BEGIN Source information

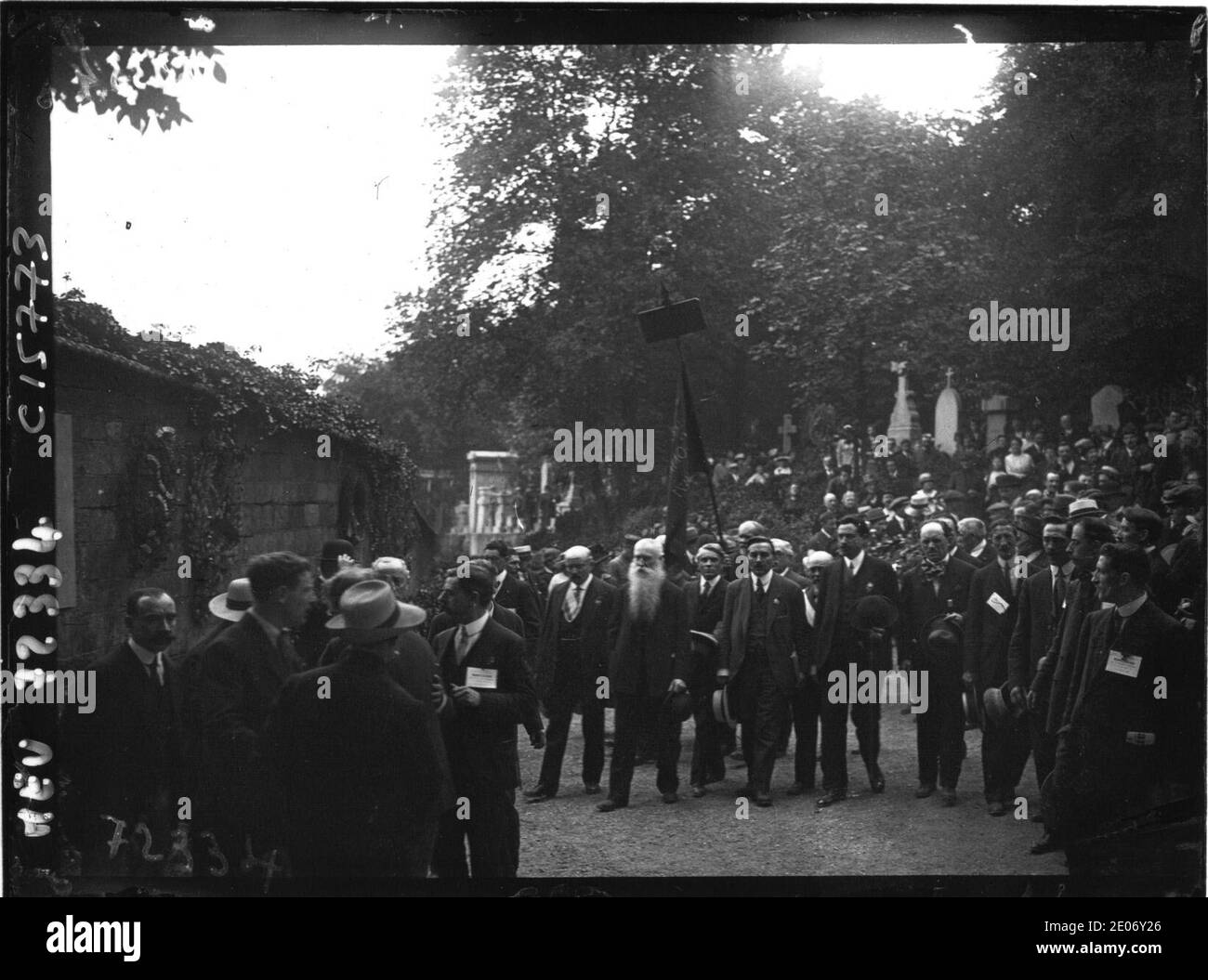 Le mur des Fédérés arrivée des manifestants au PèreLachaise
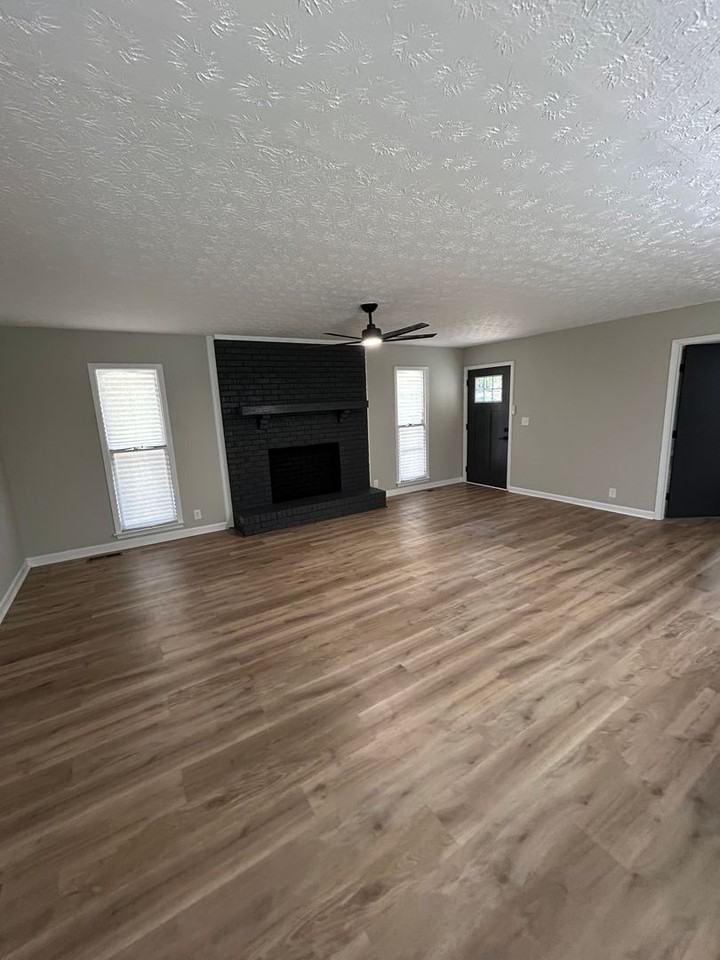 1443 Daniel Rd - Photo 2 of 12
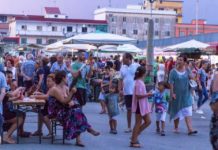 Battipaglia, “guerra” tra ambulanti: botte al mercato giornaliero mercato serale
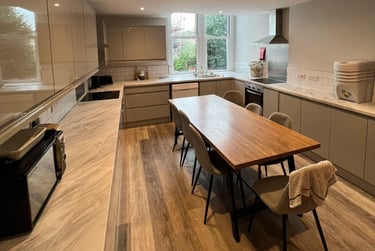 1 bed house, Whiteladies Road, Redland, Bristol, BS82QN - Image 1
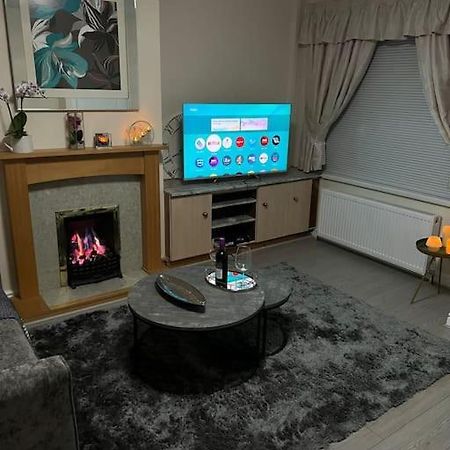 Gated Home Close To Birmingham City Centre Экстерьер фото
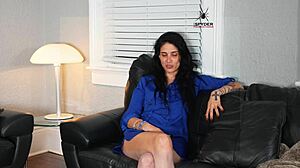 Jazmin Gets to Know Her Interview in Sexy Casting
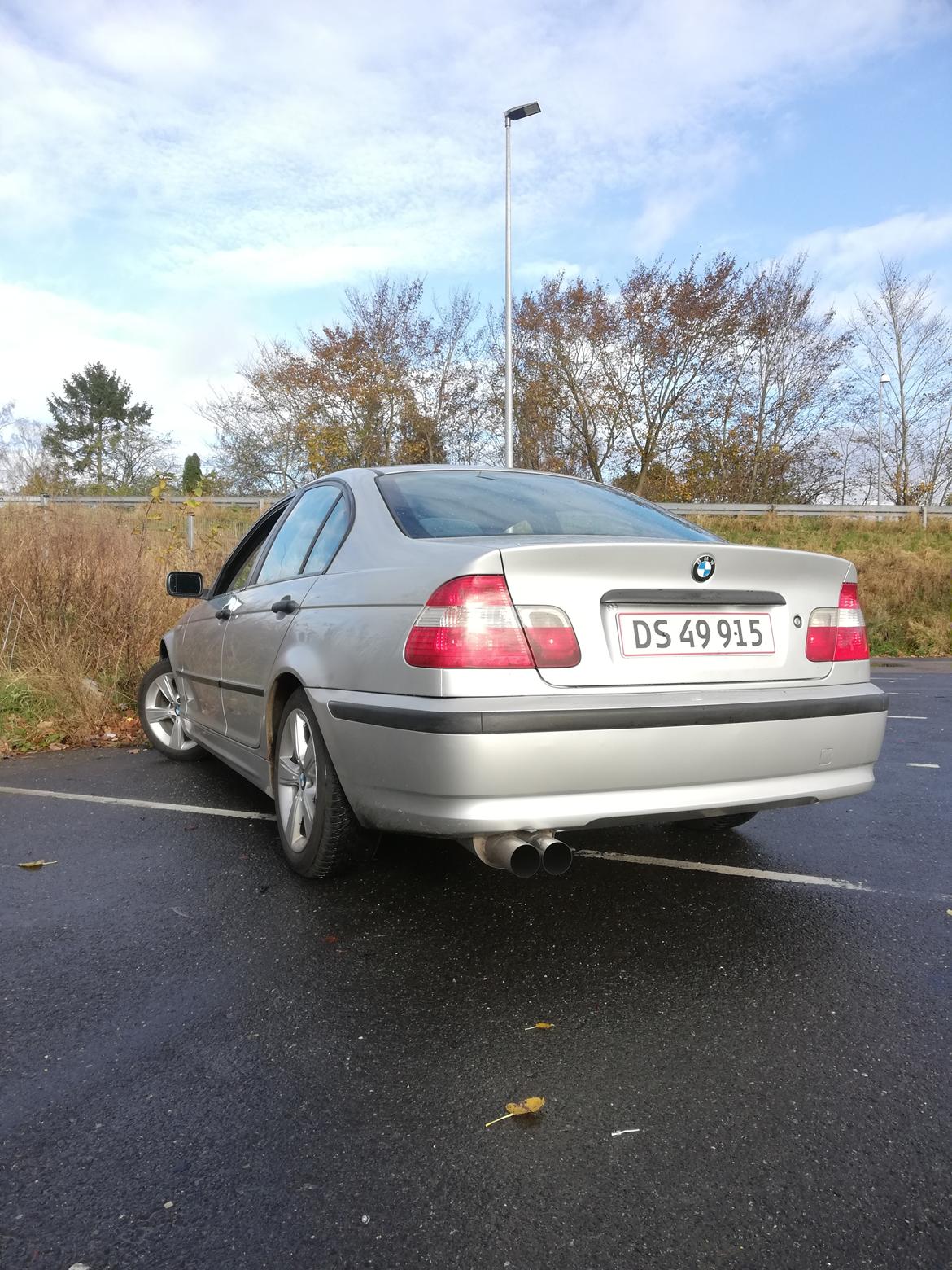 BMW 316i SOLGT  billede 4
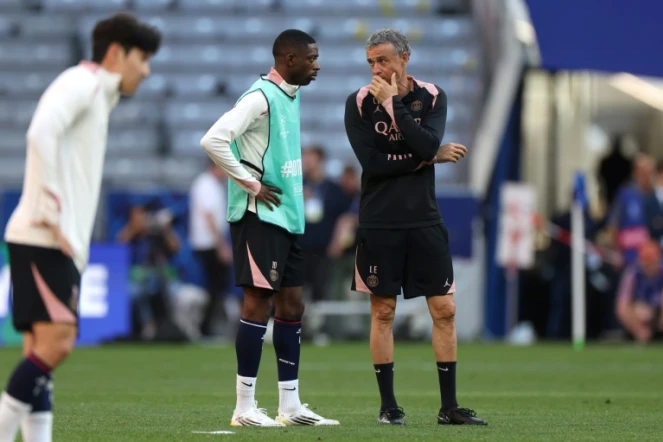L'entraîneur espagnol du PSG, Luis Enrique (d), s'entretient avec l'attaquant français, Ousmane Dembele (c), lors d'une séance d'entraînement à la veille de la finale de la Ligue des champions entre l'Inter Milan et le PSG à Munich, le 30 mai 2025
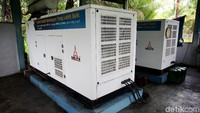 Namun, saat kami menyambangi pulau tersebut, warga hanya bisa menggunakan suplai listrik dari PLTD karena PLTS tengah mengalami kerusakan.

END Source information

• Your goal
Write out every one of the lines above word for word, leaving out the pictures.

• Output for this exercise
 Le mur des Fédérés arrivée des manifestants au PèreLachaise
 1443 Daniel Rd - Photo 2 of 12
 Battipaglia, “guerra” tra ambulanti: botte al mercato giornaliero mercato serale
 1 bed house, Whiteladies Road, Redland, Bristol, BS82QN - Image 1
 Gated Home Close To Birmingham City Centre Экстерьер фото
 Jazmin Gets to Know Her Interview in Sexy Casting
 BMW 316i SOLGT  billede 4
L'entraîneur espagnol du PSG, Luis Enrique (d), s'entretient avec l'attaquant français, Ousmane Dembele (c), lors d'une séance d'entraînement à la veille de la finale de la Ligue des champions entre l'Inter Milan et le PSG à Munich, le 30 mai 2025
 Namun, saat kami menyambangi pulau tersebut, warga hanya bisa menggunakan suplai listrik dari PLTD karena PLTS tengah mengalami kerusakan.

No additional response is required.